In 1519, Conquistador Hernán Cortés and his troops ride into the floating city of Tenoxtitlan …

I loved this novel! I also learned a lot, as I stopped to do Wikipedia deep dives on the real history of the between Hernan Cortez and Montezuma, the Aztec emperor. I didn’t realize, until I read this book, that the Conquistadors actually stayed at the palace for a year, with various kings from throughout the empire coming to meet with them. It’s unclear to historians whether they were guests or prisoners. I appreciated how the novel imagines this time, and really humanizes the characters and the political conflicts between the many players, sort of like Game of Thrones, but in 15th century Mexico. My only complaint is that the person who reads the audiobook (the author?) has a VERY heavy accent that made it difficult to understand, and the many long words and names (like Atotoxli) are easier to track written on the page rather than aurally (or maybe …

Cormac McCarthy: Blood Meridian (1985, Random House)

An epic novel of the violence and depravity that attended America's westward expansion, Blood Meridian …

I got through half of it. With Cormac McCarthy in the news recently, I realized had never read the book that was considered his masterpiece. Unsurprisingly, it is nihilistic and violent, and despite the beautiful prose, is a grim slog about man’s affinity for violence. I feel like I got the gist without having to finish the emotionally exhausting and gratuitously violent remainder.

finished reading Liars by Sarah Manguso

Sarah Manguso: Liars (2024, Pan Macmillan) No rating

When Jane, an aspiring writer, meets filmmaker John Bridges, they both want the same things: …

I’m not sure others would love this book as much as I did, mainly because the husband reminded me so much of my awful ex-husband, and we were together the same length of time as the couple in the novel: 14 years. But I found it to be an incredibly incisively-written portrait of what it’s like to be in a long relationship in which one spouse is always carrying the heavier load. It will be too much of a downer for a lot of people, but it’s also not very long.

finished reading Orbital by Samantha Harvey

Samantha Harvey: Orbital (EBook, Grove Atlantic)

A singular new novel from Betty Trask Prize–winner Samantha Harvey, Orbital is an eloquent meditation …

This was not really a novel, it’s a character study of a group of astronauts living on the ISS, and the thoughts they have while in space. It’s a nice philosophical journey, and doesn’t overstay its welcome.

Kate Conger, Ryan Mac: Character Limit (2024, Penguin Publishing Group)

Rising star New York Times technology reporters, Kate Conger and Ryan Mac, tell for the …

I’m glad someone wrote this book for history’s sake, but as someone who followed the decline and fall of Twitter (and Musk’s role in it) pretty closely, I didn’t get a lot of new information from it. Nevertheless, it’s well-written and entertaining.

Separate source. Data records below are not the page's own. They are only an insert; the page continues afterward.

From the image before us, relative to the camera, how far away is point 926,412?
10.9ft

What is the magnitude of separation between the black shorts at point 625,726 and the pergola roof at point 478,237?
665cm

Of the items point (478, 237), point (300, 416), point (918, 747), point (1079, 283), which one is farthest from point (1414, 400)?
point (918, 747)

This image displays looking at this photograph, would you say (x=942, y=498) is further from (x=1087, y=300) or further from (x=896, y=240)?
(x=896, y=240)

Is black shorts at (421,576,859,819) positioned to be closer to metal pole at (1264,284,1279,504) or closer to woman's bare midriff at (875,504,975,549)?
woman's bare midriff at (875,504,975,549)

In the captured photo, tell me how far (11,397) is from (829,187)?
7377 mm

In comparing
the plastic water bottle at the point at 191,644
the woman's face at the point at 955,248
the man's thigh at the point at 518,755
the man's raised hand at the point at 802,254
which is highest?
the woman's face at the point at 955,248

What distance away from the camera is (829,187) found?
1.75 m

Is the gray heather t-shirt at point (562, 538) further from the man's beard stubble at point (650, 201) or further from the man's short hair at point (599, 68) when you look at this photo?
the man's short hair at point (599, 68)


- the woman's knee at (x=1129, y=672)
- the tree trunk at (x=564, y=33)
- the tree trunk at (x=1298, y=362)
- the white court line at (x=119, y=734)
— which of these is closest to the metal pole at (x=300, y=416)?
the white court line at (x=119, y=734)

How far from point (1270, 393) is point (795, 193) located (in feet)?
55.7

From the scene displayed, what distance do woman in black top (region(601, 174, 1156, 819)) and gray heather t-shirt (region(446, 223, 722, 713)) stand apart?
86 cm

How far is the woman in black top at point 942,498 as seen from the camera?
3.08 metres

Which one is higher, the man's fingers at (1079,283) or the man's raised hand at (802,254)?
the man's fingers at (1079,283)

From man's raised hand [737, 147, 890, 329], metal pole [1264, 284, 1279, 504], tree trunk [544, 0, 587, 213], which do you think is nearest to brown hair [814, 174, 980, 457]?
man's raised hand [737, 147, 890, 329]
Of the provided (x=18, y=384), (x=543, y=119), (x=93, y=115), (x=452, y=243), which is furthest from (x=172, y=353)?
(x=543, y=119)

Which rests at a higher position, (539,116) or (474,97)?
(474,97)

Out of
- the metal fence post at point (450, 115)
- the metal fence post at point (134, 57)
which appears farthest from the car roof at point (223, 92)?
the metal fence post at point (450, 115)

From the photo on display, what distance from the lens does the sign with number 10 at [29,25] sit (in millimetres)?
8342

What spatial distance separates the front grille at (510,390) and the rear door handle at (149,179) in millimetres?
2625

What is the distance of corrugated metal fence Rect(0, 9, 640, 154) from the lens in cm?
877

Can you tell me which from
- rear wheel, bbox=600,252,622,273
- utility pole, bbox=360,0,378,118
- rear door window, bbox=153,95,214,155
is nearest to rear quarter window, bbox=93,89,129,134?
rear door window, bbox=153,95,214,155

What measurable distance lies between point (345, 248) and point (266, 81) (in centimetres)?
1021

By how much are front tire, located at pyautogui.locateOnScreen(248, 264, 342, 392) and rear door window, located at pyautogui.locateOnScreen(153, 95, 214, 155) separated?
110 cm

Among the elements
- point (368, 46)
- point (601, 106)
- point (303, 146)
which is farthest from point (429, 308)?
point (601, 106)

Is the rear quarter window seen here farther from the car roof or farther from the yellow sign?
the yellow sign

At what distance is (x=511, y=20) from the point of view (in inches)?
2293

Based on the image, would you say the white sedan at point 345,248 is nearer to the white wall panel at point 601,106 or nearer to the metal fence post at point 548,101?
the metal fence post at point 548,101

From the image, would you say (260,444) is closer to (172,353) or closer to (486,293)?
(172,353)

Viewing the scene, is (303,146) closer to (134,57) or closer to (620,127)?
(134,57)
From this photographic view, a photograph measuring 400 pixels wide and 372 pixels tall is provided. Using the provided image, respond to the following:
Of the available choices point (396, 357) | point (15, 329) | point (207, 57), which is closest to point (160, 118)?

finished reading Brooklyn by Colm Tóibín

Colm Tóibín: Brooklyn (2009, Viking)

In a small town in the south-east of Ireland in the 1950s, Eilis Lacey is …

I was surprised at how basic and predictable this book was. It reads like a YA novel — I would compare it to something like “Anne of Green Gables.” It’s short, but so boring that I had to struggle to finish. Not recommended.

finished reading Intermezzo by Sally Rooney

Sally Rooney: Intermezzo (Hardcover, english language, 2024, Farrar, Straus & Giroux)

Aside from the fact that they are brothers, Peter and Ivan Koubek seem to have …

I appreciate that Sally Rooney is a cult favorite, but this is my third book of hers, and I think I just don’t like her style. I understand what she’s trying to do — documenting very naturalistic dialogue and interactions in meticulous detail, from multiple perspectives — and I think she’s good at it. But the pacing, as these details are thoroughly recounted, is too slow to hold my attention, and the “surprise” resolution of the plot just isn’t that big of a deal (these days the concept of a “throuple” is so common that it’s become a cliché). So even though this is the book I liked the most out of the three I’ve read, I wouldn’t recommend it.